Melihat spionnya diserempet, Safry pun berniat bertanya kepada sang sopir bus. Namun saat Safry membuka kaca mobil depan sebelah kiri, tiba-tiba sopir yang diketahui bernama Benson itu malah langsung emosi dan menyiram air ke arah mobil Safry.

SCROLL TO CONTINUE WITH CONTENT

Siraman air itu langsung mengguyur ibu Safry yang berada di kursi penumpang depan. "Kita belum sempat ngomong apa-apa dia langsung menyiram air, kena mama saya. Ya saya marah mama saya disiram air begitu," kata Safry saat berbincang dengan detikcom.

Safry mencoba meminta sang sopir untuk berhenti dan menyelesaikan persoalan. Namun dengan nada emosi, sopir itu meminta untuk menyelesaikan di depan. "Dia cuma bilang, kita selesain di depan," kata Safry.

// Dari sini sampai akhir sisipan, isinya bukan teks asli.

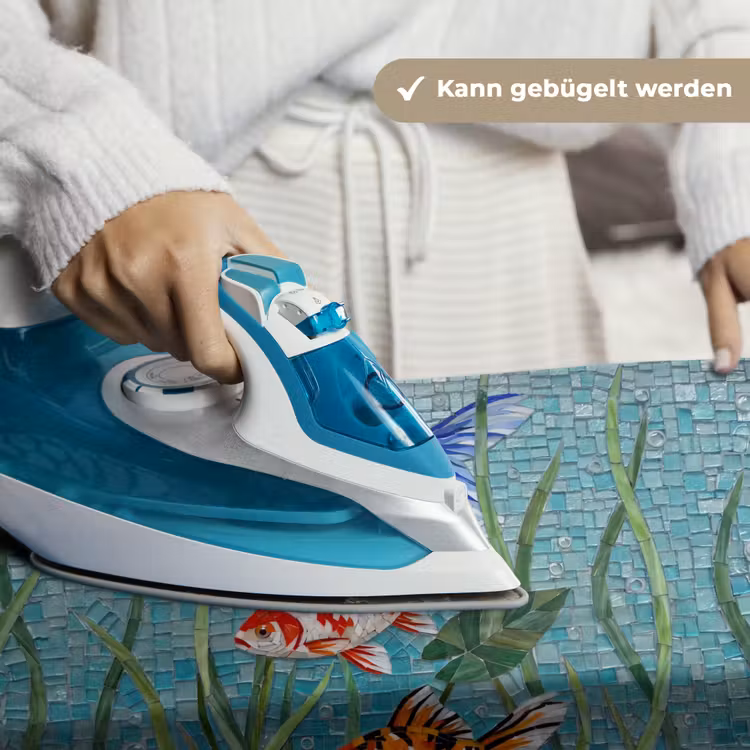 Vis - Mozaïek - Onderwater - Kleurrijk - Dieren Wandkleed katoen klein -tsfeer9_DE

Safry memacu mobilnya ke depan bus TransJakarta berwarna oranye itu. Kebetulan di jalur itu tidak ada separator khusus. "Sampai di Halte BNN saya tunggu sekitar 100 meter setelah halte. Bus itu menaikkan dan menurunkan penumpang," katanya.

Nah setelah itu, Safry kembali mencoba agar si sopir berhenti sejenak untuk berbicara. Karena tidak kunjung turun, Safry pun turun dari mobil dan langsung mengambil foto bus yang dikemudikan oleh Bensen.

"Saya turun untuk foto busnya, untuk pengingat saya saja. Tapi pas saya turun itu, si sopir juga turun dan tahu-tahu saya langsung dipukuli, kepala, muka, badan, dan kaki saya juga ditendang," cerita Safry.

Safry sengaja tidak melawan. Pemukulan itu berakhir setelah sejumlah petugas keamanan di bus TransJakarta turun dan memegangi si sopir busway. "Kaki saya lecet dan perut saya nyeri. Ini sudah main hakim sendiri," katanya.

Saat ini Safry sedang menjalani pemeriksaan sekaligus visum di RS Mitra Keluarga Jatinegara ditemani sang mama. Setelah ini, Safry akan pergi ke kantor polisi untuk melaporkan kejadian ini.